# start of Raw data
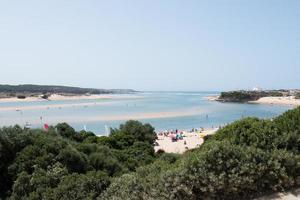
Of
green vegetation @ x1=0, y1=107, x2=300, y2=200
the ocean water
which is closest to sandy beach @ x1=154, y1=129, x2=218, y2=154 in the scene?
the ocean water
# end of Raw data
# start of Raw data
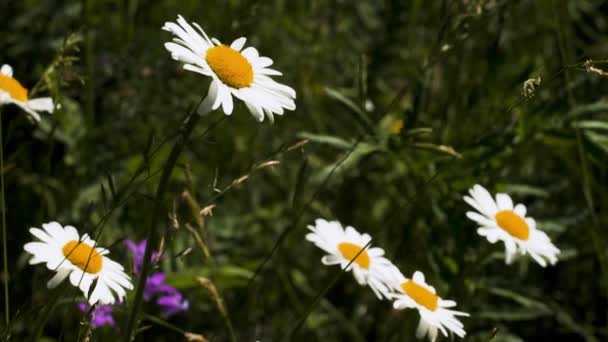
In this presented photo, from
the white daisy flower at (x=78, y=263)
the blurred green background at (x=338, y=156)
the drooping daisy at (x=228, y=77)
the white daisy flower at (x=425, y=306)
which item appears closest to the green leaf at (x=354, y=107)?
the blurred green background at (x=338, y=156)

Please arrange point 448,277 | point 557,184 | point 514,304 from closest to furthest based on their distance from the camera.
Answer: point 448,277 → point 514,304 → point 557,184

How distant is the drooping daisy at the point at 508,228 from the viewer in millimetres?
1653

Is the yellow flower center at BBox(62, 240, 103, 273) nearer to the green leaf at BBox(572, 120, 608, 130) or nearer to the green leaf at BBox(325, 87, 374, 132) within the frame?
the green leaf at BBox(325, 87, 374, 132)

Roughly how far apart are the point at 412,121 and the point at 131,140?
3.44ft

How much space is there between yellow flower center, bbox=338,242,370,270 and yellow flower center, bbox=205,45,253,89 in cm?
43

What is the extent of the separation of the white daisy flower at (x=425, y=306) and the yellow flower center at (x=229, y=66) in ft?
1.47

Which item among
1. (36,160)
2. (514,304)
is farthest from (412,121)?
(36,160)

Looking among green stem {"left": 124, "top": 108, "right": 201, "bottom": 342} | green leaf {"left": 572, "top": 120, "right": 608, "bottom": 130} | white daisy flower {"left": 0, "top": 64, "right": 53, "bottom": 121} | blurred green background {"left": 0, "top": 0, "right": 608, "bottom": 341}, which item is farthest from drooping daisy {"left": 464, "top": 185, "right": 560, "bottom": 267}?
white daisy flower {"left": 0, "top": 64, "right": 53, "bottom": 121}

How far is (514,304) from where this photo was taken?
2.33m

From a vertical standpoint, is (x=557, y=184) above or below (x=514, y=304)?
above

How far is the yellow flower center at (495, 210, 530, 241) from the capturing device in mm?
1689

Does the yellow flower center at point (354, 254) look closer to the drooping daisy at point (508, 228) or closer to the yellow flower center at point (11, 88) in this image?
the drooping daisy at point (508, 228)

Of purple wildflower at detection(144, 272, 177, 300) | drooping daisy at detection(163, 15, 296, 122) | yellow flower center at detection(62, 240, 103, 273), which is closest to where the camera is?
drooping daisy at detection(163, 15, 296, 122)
# end of Raw data
# start of Raw data
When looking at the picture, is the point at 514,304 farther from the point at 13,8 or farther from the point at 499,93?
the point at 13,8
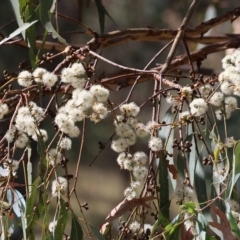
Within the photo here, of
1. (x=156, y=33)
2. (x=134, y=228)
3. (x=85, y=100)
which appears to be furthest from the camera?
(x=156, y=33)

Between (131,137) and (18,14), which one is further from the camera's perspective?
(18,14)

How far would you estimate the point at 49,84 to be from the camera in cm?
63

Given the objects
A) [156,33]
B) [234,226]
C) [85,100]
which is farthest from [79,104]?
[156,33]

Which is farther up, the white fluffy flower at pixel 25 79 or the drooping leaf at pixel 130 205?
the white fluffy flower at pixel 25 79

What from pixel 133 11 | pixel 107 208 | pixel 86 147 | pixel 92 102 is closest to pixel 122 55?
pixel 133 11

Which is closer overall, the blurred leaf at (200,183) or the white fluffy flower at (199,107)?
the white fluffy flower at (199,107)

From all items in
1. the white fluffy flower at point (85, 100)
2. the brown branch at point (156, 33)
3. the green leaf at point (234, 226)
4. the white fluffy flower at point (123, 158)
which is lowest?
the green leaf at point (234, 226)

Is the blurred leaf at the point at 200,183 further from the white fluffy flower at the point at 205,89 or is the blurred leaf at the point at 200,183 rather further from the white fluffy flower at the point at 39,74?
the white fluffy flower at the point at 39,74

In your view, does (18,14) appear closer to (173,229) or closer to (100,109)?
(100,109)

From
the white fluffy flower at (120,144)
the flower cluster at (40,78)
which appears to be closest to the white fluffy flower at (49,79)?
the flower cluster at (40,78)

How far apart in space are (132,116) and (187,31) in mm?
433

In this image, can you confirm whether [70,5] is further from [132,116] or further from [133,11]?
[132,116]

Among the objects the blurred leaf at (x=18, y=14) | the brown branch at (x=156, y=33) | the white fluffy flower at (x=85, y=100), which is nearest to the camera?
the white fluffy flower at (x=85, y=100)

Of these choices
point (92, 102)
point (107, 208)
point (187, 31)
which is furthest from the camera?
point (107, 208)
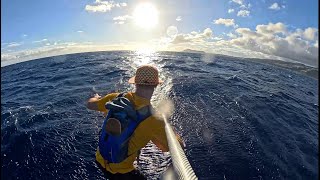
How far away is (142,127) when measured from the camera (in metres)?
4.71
# end of Raw data
Problem: Report only how many lines in the records above contain the string "bottom", counting only matches in the same case.

Expected answer: 2